For Parts: Lunar Rover, Never Used


Why is NASA canceling VIPER?

It comes down to money and NASA science’s lack thereof.

VIPER was budgeted to cost $505 million to build and operate for 100 days on the lunar surface, including surviving multiple 14-day lunar nights. However, VIPER’s assembly was delayed due to supply chain shortages, and its ride on Astrobotic’s next-generation Griffin lunar lander was delayed at least a year to the fall of 2025. NASA estimated this would add another $104 million to the cost of the project over the next two years, money that the beleaguered Science Mission Directorate simply does not have. Agency representatives stated that, by canceling the project now, NASA will save $84 million over the next two years.

While $84 million may not seem like much for an agency with a $25 billion annual budget, the Science Mission Directorate (SMD), which funds robotic missions such as VIPER, is facing a severe budgetary shortfall.

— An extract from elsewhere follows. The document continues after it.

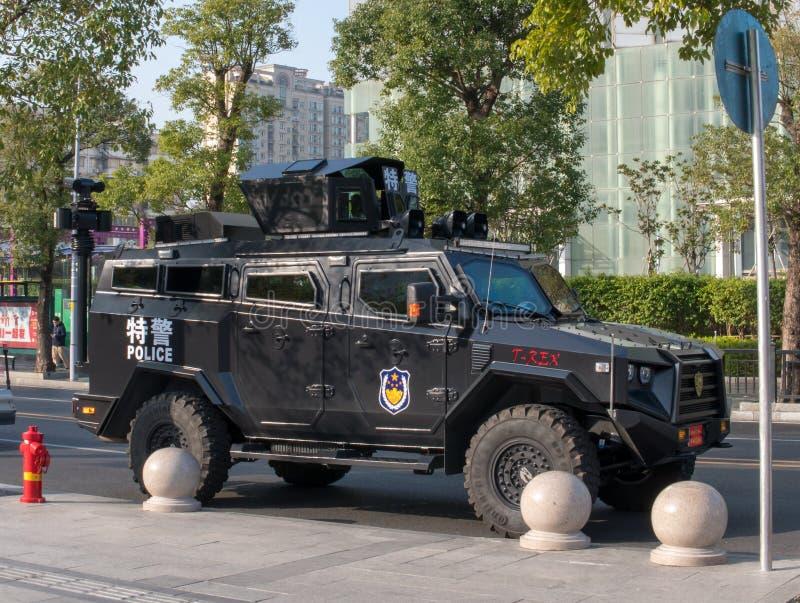 Guangzhou 2018/02/14: Nuevos coches policía especiales desarrollados en las calles de la ciudad foto de archivo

Furthermore, cost overruns are not spread evenly across the agency: the money would have to come from the Planetary Science Division, specifically from the Lunar Discovery and Exploration Program (LDEP) — VIPER’s budgetary home.

VIPER was already planned to receive $33 million in FY 2025 to wrap up development and operate the mission on the Moon. This means the cost difference of a one-year delay is $71 million, which would be spread out over two fiscal years if the launch occurred in the fall of 2025. Based on projections from NASA’s FY 2025 budget request, $20 million of this would be for operations and program closeout in FY 2026, leaving an additional $51 million necessary to continue the project in 2025.

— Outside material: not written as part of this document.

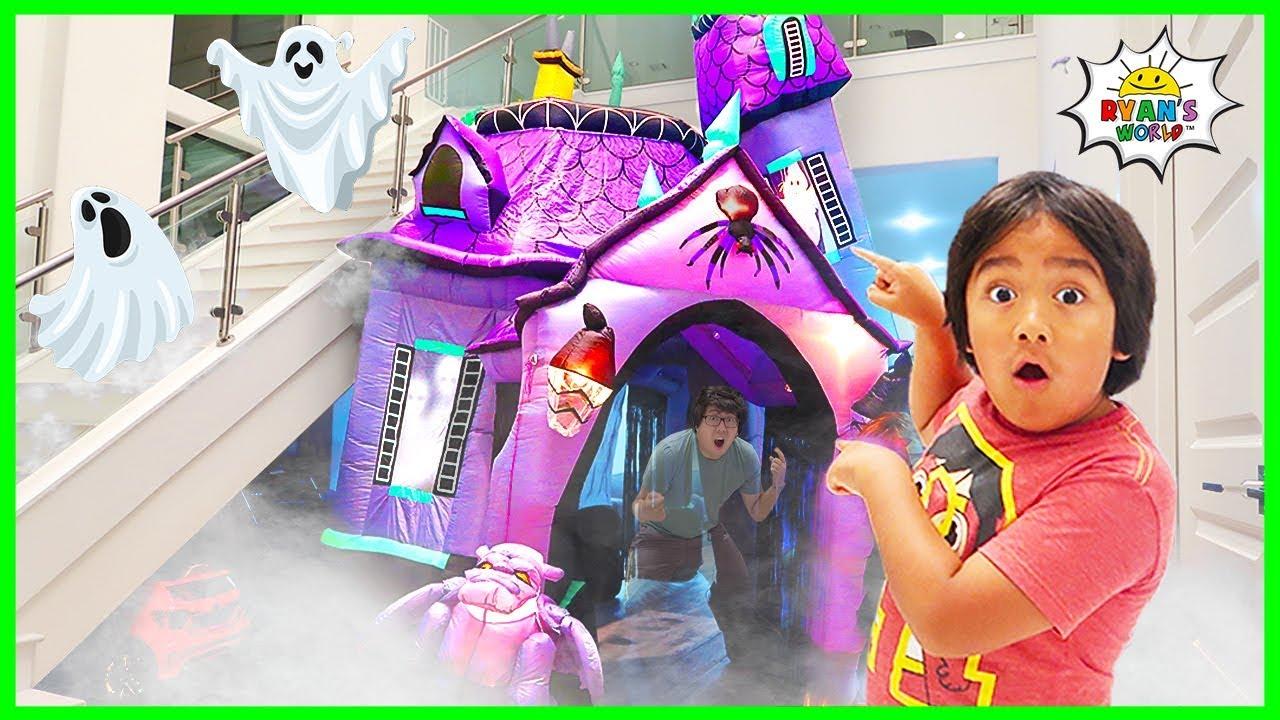 Halloween haunted house 24 hours challenge overnight with Ryan!!!!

From the perspective of NASA’s science leadership, however, finding $51 million in the existing budget presents some impossible choices. Within LDEP, the only significant sources of funding available for VIPER would be to reduce the politically popular Commercial Lunar Payload Services program (CLPS), cut funding to scientific instrument development for CLPS missions, or cut funds for science instrumentation for upcoming Artemis missions. None of these were deemed acceptable tradeoffs.